── Dataset rows ──

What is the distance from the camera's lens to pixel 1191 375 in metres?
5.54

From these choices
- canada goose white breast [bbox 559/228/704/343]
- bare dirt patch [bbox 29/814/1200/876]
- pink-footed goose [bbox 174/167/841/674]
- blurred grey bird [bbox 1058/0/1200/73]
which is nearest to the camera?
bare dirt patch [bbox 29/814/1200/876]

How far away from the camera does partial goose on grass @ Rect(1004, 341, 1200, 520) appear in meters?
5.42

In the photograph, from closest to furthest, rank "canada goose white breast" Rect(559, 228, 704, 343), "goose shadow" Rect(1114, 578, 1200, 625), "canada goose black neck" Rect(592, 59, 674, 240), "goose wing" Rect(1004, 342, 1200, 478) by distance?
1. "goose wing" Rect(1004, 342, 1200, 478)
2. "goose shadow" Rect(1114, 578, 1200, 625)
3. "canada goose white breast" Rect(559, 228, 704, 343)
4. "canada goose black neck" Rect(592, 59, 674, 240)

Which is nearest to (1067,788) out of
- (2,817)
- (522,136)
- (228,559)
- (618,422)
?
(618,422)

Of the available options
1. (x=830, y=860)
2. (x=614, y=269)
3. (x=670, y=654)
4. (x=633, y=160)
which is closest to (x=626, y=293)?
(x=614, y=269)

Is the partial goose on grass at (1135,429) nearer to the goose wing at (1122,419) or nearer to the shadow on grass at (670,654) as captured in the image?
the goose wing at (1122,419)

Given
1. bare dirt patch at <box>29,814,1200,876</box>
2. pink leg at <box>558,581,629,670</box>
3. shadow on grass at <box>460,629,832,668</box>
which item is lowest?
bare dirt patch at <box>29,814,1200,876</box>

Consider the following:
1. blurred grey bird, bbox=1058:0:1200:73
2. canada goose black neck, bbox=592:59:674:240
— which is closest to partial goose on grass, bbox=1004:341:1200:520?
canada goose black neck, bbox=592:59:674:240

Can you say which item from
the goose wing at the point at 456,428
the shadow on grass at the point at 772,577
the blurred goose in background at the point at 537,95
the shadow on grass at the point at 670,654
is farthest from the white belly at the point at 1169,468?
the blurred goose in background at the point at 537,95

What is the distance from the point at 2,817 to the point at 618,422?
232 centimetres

───

*Task description*. Extract the entries above verbatim.

*Output for this exercise*.
What is the distance from the camera's lens to pixel 1191 375 in metres?
5.54

From these choices
- canada goose white breast [bbox 559/228/704/343]
- bare dirt patch [bbox 29/814/1200/876]
- pink-footed goose [bbox 174/167/841/674]
- blurred grey bird [bbox 1058/0/1200/73]
which is nearest to the camera?
bare dirt patch [bbox 29/814/1200/876]

How far away from the camera does partial goose on grass @ Rect(1004, 341, 1200, 520) appear in meters?
5.42

In the photograph, from closest to furthest, rank "canada goose white breast" Rect(559, 228, 704, 343), "goose shadow" Rect(1114, 578, 1200, 625), "canada goose black neck" Rect(592, 59, 674, 240), "goose wing" Rect(1004, 342, 1200, 478) by distance?
1. "goose wing" Rect(1004, 342, 1200, 478)
2. "goose shadow" Rect(1114, 578, 1200, 625)
3. "canada goose white breast" Rect(559, 228, 704, 343)
4. "canada goose black neck" Rect(592, 59, 674, 240)

Which is nearest to (1067,788) out of
- (2,817)
- (522,136)
- (228,559)
- (618,422)
?
(618,422)

Of the available options
1. (x=830, y=860)
2. (x=614, y=269)
3. (x=670, y=654)
4. (x=633, y=160)
which is closest to (x=626, y=293)?
(x=614, y=269)

Is the partial goose on grass at (1135,429) nearer to the goose wing at (1122,419) or nearer to the shadow on grass at (670,654) as captured in the image?
the goose wing at (1122,419)

Given
1. bare dirt patch at <box>29,814,1200,876</box>
2. pink leg at <box>558,581,629,670</box>
3. shadow on grass at <box>460,629,832,668</box>
which item is lowest?
bare dirt patch at <box>29,814,1200,876</box>

Consider the following:
1. blurred grey bird, bbox=1058:0:1200:73
2. canada goose black neck, bbox=592:59:674:240
— which is closest to partial goose on grass, bbox=1004:341:1200:520?
canada goose black neck, bbox=592:59:674:240

Can you say which item from
the goose wing at the point at 456,428
the shadow on grass at the point at 772,577
the blurred goose in background at the point at 537,95
the shadow on grass at the point at 670,654
is farthest from the white belly at the point at 1169,468?
the blurred goose in background at the point at 537,95

What is the distance from the point at 2,817 to the point at 618,422?
232 centimetres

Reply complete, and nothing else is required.